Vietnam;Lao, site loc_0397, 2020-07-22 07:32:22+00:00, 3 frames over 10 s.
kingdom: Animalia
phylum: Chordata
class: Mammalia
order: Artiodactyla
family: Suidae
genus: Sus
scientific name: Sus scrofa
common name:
+ + +
→ Prompt:
Your answer must consist solely of the lines from the one containing "kingdom: Animalia" through the last line of the entries, reproduced exactly.

→ Result of this exercise:
kingdom: Animalia
phylum: Chordata
class: Mammalia
order: Artiodactyla
family: Suidae
genus: Sus
scientific name: Sus scrofa
common name:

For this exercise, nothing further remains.